En el principio fue Esquilo. Luego llegarían Sófocles y Eurípides y, después, tras poco menos años, la tragedia griega desapareció. Sus obras son únicas, «no sólo por su talla, sino también por su forma y por su técnica. No hay rito de fertilidad o estacional, por expresivo que sea; no hay drama bailado del sudeste asiático, por complejo que sea, que pueda compararse con la tragedia clásica griega en lo inagotable de su significado, su economía de medios y la autoridad personal de su invención». Lo escribió George Steiner, que también aclaró que la tragedia, tal y como él la concibe (y, añado yo, como sin duda es) plantea «una visión de la realidad en la que se asume que el hombre es un huésped inoportuno en el mundo».

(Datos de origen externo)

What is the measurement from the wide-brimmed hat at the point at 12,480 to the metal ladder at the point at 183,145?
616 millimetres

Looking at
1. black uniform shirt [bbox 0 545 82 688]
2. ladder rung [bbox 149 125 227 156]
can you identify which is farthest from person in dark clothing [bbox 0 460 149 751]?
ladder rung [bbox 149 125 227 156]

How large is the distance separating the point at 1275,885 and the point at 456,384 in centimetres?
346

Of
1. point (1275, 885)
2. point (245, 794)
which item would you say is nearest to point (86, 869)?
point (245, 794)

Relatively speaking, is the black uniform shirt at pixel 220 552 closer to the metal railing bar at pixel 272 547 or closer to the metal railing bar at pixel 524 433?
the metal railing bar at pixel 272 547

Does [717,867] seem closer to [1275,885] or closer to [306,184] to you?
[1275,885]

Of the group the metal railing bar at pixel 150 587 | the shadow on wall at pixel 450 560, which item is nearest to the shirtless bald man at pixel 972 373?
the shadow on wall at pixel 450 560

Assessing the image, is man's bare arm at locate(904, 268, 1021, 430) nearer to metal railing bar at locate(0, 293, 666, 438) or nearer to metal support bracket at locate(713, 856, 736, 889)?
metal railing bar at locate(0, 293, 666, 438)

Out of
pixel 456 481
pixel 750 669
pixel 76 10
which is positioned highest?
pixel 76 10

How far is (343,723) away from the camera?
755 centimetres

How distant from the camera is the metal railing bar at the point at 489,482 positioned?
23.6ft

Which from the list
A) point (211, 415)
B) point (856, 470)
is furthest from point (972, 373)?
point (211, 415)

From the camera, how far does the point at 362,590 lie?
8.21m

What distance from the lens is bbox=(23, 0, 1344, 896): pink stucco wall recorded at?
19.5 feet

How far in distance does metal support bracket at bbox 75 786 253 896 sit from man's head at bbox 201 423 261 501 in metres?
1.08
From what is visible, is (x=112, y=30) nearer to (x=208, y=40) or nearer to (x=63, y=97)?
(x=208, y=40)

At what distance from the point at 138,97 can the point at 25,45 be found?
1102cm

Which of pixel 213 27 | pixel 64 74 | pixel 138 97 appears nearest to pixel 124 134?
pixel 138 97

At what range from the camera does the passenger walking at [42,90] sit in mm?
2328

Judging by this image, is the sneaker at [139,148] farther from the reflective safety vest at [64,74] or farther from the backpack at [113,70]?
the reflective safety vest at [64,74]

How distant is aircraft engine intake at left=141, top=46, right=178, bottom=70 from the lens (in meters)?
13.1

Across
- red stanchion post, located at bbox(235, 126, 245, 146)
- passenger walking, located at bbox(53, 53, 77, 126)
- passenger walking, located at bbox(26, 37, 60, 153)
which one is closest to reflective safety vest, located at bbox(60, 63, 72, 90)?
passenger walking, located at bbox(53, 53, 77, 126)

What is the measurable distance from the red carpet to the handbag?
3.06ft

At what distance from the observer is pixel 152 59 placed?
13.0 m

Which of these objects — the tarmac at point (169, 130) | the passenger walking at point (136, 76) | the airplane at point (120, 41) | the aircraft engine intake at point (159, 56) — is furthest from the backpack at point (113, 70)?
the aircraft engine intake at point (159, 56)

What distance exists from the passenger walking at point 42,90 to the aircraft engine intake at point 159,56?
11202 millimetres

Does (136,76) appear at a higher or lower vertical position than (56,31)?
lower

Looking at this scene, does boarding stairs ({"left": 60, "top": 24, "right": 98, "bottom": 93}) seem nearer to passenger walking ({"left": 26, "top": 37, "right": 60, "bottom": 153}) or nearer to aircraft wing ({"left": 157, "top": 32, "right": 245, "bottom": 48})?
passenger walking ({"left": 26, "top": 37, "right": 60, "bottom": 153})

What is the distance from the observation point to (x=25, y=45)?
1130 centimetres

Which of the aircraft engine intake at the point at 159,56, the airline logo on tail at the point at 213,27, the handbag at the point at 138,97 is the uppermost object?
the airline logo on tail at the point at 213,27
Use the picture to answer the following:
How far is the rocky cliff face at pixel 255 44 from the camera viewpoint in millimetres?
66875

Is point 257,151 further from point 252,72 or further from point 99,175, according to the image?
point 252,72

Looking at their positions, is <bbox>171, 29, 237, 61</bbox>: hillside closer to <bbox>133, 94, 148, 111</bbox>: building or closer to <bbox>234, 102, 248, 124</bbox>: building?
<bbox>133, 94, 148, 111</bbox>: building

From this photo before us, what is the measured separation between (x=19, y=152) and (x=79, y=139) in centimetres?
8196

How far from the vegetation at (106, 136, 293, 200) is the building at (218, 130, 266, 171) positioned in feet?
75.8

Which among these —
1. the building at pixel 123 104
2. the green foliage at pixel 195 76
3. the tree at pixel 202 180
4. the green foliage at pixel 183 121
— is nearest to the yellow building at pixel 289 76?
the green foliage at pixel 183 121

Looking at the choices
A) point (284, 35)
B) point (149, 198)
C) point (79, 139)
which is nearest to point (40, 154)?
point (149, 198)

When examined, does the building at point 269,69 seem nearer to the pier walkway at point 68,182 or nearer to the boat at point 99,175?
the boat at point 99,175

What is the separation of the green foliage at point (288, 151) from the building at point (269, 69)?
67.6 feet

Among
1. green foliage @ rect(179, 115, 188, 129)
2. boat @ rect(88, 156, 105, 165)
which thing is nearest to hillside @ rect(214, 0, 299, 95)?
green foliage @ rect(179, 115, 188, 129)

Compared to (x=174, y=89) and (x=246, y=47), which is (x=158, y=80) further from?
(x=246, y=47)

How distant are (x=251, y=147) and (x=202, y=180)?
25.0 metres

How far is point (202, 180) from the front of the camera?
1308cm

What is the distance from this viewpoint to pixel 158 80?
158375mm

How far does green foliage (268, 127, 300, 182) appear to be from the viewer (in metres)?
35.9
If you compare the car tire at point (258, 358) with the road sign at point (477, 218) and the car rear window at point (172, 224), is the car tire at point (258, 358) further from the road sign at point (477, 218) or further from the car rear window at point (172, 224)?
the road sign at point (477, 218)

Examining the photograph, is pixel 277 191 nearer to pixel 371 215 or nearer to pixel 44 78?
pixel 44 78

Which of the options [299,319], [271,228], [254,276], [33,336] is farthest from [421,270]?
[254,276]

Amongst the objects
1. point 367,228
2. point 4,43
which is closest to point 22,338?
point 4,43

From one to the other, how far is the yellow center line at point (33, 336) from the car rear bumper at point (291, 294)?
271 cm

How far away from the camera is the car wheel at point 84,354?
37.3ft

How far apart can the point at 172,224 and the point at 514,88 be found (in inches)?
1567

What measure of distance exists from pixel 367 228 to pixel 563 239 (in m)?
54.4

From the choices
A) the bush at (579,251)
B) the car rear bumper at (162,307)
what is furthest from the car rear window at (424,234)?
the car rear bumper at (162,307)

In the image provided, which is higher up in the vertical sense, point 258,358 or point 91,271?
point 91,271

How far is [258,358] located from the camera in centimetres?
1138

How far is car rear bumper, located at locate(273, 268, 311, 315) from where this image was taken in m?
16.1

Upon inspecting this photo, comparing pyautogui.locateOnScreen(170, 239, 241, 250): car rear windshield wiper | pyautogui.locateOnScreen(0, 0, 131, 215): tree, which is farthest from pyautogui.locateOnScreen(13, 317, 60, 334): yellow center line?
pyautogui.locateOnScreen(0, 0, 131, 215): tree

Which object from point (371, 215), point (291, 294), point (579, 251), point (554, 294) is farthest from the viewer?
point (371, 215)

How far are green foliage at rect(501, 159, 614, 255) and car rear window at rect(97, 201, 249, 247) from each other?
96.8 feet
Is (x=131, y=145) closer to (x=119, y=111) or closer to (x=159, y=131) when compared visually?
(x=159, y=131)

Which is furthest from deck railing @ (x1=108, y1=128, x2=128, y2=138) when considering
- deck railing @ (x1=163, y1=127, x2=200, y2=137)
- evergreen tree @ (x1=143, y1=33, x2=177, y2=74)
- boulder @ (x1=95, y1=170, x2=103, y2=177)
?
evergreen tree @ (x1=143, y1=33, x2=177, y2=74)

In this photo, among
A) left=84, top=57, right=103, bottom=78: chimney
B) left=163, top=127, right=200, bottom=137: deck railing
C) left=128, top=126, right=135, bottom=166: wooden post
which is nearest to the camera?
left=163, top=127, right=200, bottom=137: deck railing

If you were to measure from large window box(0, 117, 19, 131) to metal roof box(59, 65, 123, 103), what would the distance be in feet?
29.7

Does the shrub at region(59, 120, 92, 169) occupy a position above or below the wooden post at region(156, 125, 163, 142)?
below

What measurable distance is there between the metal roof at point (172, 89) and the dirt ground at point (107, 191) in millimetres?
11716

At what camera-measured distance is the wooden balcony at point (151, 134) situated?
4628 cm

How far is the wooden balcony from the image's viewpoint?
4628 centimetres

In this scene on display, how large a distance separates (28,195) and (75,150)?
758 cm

¿Inventó Esquilo la tragedia? ¿Su genio fue, también, producto de la mitología, la filosofía, la política del siglo V antes de Cristo? ¿Es una caída, la imposibilidad de que las cosas sucedan de otra manera, la destrucción del mundo conocido? ¿Tiene sentido hoy hacer tragedia: hoy, que no hay polis a la que pertenecer; hoy, que tampoco hay familia, sino familias; hoy, que resignificamos los espacios y las relaciones en días, semanas, meses porque ya nada dura toda la vida y hoy, que no hay Dios?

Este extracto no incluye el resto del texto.